» THE PROBLEM
Continue the note below on how software can recognize sonnets, starting right after its final sentence.

## Begin TEXT SHOWN

Sigfrid Lundberg
This note discusses how software can recognize sonnets, by analysis of text length, strophe structure and number of syllables per line. It also makes a simple content analysis based on word frequency analyses.
The results clearly shows that simple Unix™ for Poets analyses combines seamlessly with TEI markup and XML technologies.
You get best reading comfort by downloading the PDF
I doubt that you want to work with these problems in the way I do. Still it you might want to check things, or perhaps even develop things further. Note that you must clone two git repositories in order to do that.
- git clone [email protected]:siglun/danish-sonnets.git
- git clone [email protected]:kb-dk/public-adl-text-sources.git
To retry my analyses you'll must work on a Unix or Linux system, have JAVA and perl programming languages and both xsltproc and SAXON xslt processors. There are also shell scripts and a Makefile and I do some processing using xmllint.

## End TEXT SHOWN
## Begin MATERIAL SHOWN

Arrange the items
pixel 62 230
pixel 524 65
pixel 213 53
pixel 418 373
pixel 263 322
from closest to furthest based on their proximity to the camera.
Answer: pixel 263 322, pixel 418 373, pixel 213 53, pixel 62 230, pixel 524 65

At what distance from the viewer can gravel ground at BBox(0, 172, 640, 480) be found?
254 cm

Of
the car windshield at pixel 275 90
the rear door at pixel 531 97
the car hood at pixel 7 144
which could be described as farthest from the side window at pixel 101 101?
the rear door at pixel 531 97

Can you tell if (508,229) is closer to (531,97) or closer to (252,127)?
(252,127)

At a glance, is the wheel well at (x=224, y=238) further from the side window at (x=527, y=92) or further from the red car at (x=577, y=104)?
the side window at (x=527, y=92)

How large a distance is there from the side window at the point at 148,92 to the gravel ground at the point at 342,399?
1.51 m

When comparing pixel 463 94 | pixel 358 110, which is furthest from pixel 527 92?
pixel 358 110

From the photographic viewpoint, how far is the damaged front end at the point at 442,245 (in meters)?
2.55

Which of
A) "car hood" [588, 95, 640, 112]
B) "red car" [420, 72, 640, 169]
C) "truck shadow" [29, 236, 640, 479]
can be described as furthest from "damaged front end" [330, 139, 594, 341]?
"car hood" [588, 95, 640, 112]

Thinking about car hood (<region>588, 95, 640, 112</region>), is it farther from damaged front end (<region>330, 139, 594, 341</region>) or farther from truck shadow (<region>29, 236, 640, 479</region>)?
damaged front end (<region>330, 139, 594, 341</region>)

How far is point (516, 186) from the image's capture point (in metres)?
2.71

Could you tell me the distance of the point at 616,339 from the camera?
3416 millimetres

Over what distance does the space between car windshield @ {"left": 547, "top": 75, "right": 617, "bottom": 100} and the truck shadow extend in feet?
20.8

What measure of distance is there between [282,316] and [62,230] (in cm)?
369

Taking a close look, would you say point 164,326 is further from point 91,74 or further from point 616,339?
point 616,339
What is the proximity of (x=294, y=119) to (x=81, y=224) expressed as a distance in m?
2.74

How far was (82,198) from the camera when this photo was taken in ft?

## End MATERIAL SHOWN
## Begin MATERIAL SHOWN

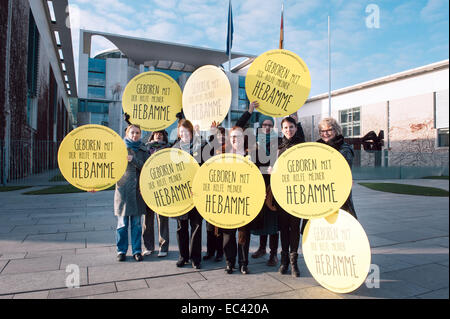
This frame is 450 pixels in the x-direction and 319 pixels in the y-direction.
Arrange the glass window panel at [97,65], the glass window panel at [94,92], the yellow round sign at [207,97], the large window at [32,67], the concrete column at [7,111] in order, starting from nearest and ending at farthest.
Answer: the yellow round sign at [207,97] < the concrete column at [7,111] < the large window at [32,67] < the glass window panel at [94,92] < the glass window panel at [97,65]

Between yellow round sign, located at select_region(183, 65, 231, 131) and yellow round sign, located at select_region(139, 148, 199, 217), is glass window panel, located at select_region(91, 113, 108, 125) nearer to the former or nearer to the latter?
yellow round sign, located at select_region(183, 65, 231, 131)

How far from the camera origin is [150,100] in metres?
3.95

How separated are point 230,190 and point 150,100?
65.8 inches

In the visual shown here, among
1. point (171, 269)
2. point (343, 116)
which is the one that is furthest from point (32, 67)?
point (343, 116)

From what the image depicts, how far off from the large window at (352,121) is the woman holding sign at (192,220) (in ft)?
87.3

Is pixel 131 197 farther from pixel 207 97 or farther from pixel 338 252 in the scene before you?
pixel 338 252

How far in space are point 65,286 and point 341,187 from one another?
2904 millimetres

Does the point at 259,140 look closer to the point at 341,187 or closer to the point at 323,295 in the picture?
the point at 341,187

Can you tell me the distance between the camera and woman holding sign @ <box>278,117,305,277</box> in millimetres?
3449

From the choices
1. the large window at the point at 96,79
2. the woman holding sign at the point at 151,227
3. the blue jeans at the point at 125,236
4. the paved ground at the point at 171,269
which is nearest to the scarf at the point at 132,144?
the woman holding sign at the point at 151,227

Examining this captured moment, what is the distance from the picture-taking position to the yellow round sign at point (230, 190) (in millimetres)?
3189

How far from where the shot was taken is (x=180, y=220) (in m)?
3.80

## End MATERIAL SHOWN

» WRITTEN ANSWER
The documents are authored in TEI xml and you need xsltproc and GNU groff to format them.
There is a parameters.sh which is sourced all over the place. Edit
it to set relevant parameters:
SAXON_JAR="/where/your/Saxon-HE-9.9. or better can be found .jar"
SAXON="java -jar $SAXON_JAR "
PROJECTS="$HOME/projects"
HERE="$PROJECTS/danish-sonnets"
THERE="$PROJECTS/public-adl-text-sources"